Há atrasos que são suficientes para o imigrante ser despedido e perder a oprtunidade de se regularizar. A lei diz que os pedidos devem ser resolvidos num período de 90 dias; para as renovações são 60 dias. Passando esse prazo, “na falta de decisão”, “o pedido entende-se como deferido, sendo a emissão do título de residência imediata”. Mas raramente o SEF aplica esta alínea da lei, acusam o advogado Adriano Malalane e o presidente da associação Solidariedade Imigrante, Timóteo Macedo. “O tempo é muitas vezes uma forma encapotada de empurrar e expulsar as pessoas para fora do país”, diz o dirigente. Por seu lado, segundo o SEF, por se tratar de manifestações de interesse, não obedecem aos mesmos prazos - “o prazo é o mais célere possível”.  

Há ainda esperas de marcações de quase dois anos: como o caso de Amardeep Singh. Pertencerá a uma bolsa de cerca de três mil processos que foram admitidos sem se exigir o requisito de entrada regular em Portugal e que foram suspensos depois de um despacho assinado em Março de 2016 pela directora do SEF, Luísa Maia Gonçalves, a determinar que é “condição impreterível” o imigrante que se candidate ao abrigo do artigo 88 ter entrado regularmente em território nacional ou estar dentro do prazo do visto Schengen (90 dias). 

A excepção que foi anulada

É que este artigo 88 prevê a excepção da obrigatoriedade de um visto válido “mediante proposta do director nacional do SEF ou por iniciativa do membro do Governo responsável” - mas não dispensa a obrigatoriedade de entrada legal em Portugal, algo que um anterior despacho do SEF indicava. Mas, segundo as associações de imigrantes, a percentagem de quem entra regularmente é sempre pequena: muitas pessoas têm visto para um dos outros países do espaço Schengen e quando chegam a Portugal o visto já expirou - ou seja, a sua entrada é irregular. A versão do SEF é a de que “Portugal não pode ter uma plataforma de regularização”.

Mais tarde, em Julho, a directora do SEF decidiu analisar caso a caso, comprometendo-se a encontrar soluções. Deste bolo, faltam resolver cerca de 750 – a expectativa é que até final de Junho esteja fechado – e apenas um número irrelevante foi chumbado, segundo o SEF. “A permanência ser irregular não nos levanta problemas, o que levanta problema é quem não entrou regularmente. Todas as outras situações foram resolvidas”, diz fonte do SEF.
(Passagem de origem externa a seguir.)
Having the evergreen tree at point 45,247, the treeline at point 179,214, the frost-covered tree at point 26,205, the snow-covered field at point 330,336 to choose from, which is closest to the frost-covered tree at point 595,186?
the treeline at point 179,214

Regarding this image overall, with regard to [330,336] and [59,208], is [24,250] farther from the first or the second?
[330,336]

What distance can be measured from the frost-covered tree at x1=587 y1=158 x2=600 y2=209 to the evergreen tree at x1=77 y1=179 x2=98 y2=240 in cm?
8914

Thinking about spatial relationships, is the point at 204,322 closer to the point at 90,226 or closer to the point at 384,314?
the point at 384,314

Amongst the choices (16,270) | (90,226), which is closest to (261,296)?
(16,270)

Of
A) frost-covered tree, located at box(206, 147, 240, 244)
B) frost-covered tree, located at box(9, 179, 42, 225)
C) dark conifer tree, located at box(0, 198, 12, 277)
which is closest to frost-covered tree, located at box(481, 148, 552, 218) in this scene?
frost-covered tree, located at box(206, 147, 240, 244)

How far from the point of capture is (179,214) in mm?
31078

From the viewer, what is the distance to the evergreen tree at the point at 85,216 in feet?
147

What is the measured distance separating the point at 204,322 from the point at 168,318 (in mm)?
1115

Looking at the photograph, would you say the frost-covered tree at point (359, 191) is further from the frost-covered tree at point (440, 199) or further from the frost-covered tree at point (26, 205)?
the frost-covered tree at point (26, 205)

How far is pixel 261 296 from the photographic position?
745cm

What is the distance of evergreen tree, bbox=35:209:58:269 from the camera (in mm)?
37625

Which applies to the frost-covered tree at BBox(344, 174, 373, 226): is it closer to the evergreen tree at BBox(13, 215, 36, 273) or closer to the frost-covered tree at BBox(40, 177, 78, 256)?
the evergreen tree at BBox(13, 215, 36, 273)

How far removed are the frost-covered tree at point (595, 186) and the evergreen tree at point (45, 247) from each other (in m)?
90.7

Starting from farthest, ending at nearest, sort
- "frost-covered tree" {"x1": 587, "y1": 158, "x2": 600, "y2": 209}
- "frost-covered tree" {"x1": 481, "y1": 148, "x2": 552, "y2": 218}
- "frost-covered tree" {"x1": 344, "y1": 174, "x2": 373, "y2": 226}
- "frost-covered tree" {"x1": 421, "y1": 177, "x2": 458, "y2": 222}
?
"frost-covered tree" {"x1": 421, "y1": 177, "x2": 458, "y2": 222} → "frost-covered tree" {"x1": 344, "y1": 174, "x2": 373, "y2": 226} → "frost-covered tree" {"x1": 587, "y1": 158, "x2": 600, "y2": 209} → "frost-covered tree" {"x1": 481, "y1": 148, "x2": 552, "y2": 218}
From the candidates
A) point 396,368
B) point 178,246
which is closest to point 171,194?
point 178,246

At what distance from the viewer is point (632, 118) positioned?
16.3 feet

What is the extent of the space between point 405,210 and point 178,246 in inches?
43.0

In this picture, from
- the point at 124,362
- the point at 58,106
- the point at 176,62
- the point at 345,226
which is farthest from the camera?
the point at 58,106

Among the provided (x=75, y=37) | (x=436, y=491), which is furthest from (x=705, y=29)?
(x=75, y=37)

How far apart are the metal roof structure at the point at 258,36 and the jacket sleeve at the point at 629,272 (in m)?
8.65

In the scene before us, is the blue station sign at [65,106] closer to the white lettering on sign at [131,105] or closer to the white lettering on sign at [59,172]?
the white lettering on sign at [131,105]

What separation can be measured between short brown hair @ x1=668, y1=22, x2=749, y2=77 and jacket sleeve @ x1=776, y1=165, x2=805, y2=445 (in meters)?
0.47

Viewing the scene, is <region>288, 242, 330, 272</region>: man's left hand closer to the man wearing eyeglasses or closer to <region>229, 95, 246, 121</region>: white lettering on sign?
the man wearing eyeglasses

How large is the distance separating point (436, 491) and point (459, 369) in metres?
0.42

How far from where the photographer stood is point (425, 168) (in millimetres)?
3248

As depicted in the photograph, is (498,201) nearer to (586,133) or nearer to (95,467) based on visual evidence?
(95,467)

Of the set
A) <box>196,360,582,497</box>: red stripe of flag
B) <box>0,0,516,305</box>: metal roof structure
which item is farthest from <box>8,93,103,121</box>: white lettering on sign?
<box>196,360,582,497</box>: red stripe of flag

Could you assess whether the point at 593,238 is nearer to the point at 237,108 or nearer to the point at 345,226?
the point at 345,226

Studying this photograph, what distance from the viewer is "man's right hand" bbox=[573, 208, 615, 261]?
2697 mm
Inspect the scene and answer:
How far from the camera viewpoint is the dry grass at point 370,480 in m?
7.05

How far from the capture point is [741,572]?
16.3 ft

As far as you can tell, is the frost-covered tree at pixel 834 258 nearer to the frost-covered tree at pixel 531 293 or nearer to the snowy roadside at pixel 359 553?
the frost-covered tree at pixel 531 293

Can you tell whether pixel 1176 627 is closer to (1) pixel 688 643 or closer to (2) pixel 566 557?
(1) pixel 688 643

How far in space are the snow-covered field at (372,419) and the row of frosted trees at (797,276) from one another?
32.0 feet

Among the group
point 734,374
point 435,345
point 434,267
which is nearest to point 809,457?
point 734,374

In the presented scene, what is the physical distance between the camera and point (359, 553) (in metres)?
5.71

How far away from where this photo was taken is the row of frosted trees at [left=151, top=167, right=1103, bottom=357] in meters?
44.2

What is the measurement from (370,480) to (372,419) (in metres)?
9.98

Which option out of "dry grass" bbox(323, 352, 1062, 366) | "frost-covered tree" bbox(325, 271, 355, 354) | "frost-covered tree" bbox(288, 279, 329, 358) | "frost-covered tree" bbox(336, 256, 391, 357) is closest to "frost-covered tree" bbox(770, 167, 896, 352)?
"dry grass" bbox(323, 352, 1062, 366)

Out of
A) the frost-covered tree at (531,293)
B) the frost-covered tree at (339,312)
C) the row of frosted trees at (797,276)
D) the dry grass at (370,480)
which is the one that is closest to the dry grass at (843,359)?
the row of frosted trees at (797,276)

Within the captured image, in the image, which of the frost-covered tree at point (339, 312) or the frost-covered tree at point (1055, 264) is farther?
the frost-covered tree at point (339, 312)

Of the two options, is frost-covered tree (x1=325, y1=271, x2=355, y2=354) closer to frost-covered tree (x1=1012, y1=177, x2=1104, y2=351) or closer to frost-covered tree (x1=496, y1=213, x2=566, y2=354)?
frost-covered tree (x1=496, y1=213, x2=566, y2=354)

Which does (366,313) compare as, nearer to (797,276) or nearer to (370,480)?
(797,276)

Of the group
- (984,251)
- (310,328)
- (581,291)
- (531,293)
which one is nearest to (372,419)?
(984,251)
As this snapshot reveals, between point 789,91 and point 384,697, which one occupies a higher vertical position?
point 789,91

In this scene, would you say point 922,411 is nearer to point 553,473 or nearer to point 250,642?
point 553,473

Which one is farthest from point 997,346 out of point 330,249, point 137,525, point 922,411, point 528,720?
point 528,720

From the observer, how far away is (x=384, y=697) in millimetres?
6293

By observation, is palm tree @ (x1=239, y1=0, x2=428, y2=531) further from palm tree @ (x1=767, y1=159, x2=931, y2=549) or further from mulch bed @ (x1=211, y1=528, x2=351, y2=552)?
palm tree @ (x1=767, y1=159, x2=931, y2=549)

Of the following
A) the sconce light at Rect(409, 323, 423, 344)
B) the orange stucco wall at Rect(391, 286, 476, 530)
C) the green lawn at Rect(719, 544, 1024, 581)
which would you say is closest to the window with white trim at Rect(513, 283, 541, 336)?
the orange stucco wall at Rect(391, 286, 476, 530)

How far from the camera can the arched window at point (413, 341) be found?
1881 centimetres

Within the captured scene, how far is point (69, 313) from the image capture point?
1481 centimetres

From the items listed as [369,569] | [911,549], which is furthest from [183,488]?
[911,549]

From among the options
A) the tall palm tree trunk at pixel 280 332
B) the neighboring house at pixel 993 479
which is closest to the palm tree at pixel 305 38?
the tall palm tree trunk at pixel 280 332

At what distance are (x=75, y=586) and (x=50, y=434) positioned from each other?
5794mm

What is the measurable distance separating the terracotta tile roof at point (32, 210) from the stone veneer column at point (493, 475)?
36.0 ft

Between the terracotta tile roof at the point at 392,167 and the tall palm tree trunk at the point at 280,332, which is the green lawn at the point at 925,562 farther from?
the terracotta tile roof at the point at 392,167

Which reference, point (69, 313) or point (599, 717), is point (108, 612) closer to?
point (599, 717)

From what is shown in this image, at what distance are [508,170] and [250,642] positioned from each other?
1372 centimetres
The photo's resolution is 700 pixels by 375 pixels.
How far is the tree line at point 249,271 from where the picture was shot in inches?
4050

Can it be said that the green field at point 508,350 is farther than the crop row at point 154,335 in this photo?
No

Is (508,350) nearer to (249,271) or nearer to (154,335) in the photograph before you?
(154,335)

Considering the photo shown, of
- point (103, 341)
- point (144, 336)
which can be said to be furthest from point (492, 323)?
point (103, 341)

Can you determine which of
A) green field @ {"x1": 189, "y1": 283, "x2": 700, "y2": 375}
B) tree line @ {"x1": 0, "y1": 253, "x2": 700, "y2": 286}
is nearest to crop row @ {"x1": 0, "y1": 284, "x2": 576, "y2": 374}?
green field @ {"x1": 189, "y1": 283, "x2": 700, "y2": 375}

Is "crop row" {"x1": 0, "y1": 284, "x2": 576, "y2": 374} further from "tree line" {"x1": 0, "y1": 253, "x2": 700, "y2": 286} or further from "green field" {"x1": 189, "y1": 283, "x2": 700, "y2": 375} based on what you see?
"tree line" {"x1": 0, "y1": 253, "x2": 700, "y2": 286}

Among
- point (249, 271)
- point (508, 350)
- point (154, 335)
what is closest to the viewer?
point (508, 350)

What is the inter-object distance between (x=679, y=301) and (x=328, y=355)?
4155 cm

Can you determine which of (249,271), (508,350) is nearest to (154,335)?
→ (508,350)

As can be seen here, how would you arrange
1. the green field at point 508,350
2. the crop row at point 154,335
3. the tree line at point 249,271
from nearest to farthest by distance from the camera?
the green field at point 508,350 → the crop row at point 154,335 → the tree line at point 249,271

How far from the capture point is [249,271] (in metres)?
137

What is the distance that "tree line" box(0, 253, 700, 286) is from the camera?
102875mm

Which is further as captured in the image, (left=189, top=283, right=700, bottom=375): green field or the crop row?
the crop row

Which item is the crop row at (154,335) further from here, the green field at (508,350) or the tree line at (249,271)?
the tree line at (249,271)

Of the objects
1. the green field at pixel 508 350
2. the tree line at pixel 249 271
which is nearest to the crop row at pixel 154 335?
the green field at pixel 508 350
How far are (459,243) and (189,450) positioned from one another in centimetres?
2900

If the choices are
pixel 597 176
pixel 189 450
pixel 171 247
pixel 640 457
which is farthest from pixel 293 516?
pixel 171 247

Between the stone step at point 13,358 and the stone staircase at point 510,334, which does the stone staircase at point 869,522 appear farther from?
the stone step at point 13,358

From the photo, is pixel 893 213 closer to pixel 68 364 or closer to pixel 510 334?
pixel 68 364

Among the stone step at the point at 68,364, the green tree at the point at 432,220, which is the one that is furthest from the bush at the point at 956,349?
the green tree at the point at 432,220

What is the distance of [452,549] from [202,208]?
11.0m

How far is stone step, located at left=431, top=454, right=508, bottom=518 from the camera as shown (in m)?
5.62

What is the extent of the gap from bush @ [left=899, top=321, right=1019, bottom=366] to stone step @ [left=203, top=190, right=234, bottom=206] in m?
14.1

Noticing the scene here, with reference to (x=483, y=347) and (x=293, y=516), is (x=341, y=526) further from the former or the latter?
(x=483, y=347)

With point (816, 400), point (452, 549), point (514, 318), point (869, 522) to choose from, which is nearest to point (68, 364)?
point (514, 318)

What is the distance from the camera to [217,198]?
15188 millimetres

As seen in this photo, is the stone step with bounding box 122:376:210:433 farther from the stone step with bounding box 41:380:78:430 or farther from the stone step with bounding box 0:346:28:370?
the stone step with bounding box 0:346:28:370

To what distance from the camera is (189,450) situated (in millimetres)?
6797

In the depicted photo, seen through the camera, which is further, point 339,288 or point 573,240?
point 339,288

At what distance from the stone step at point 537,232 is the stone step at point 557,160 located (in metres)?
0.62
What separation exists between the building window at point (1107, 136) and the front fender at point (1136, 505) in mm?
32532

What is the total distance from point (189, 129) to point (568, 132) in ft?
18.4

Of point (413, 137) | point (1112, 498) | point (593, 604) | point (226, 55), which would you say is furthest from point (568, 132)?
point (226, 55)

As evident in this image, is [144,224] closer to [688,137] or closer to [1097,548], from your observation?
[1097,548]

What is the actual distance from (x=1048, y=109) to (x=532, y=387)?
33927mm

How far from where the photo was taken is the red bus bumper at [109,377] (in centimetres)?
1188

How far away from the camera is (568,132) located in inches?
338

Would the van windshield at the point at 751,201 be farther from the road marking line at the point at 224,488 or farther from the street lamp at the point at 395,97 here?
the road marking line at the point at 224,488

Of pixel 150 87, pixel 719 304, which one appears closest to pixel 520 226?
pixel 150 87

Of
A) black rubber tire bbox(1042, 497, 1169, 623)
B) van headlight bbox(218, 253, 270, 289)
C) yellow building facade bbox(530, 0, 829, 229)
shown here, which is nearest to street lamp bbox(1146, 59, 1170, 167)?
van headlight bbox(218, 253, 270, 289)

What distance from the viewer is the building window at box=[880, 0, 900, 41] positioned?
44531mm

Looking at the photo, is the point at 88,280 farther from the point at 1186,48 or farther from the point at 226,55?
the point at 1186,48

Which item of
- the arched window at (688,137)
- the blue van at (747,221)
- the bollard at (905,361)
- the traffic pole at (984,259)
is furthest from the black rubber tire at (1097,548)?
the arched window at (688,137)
Este despacho foi altamente contestado por várias associações de imigrantes, que vieram para a rua manifestar-se, a última das quais em Novembro. Foi este despacho que deixou de fora cerca de 90% de pessoas que se querem regularizar, diz Timóteo Macedo, classificando-o como um “retrocesso numa altura em que se precisa de uma Europa solidária”.  

Mas não é apenas quem entrou em situação irregular que tem problemas em conseguir a residência. Mary Lane Tavares, brasileira, 53 anos, vive em Portugal consecutivamente desde 2005 e há anos que se tenta regularizar. Já passou por vários empregos, conta no salão de beleza num centro comercial da Amora (Seixal). Dificilmente conseguiu um contrato. Durante três anos trabalhou como empregada doméstica e descontou para a Segurança Social, mas nada pode fazer com esses descontos. Foram, na sua perspectiva, em vão. “Mais valia que me devolvessem o dinheiro”.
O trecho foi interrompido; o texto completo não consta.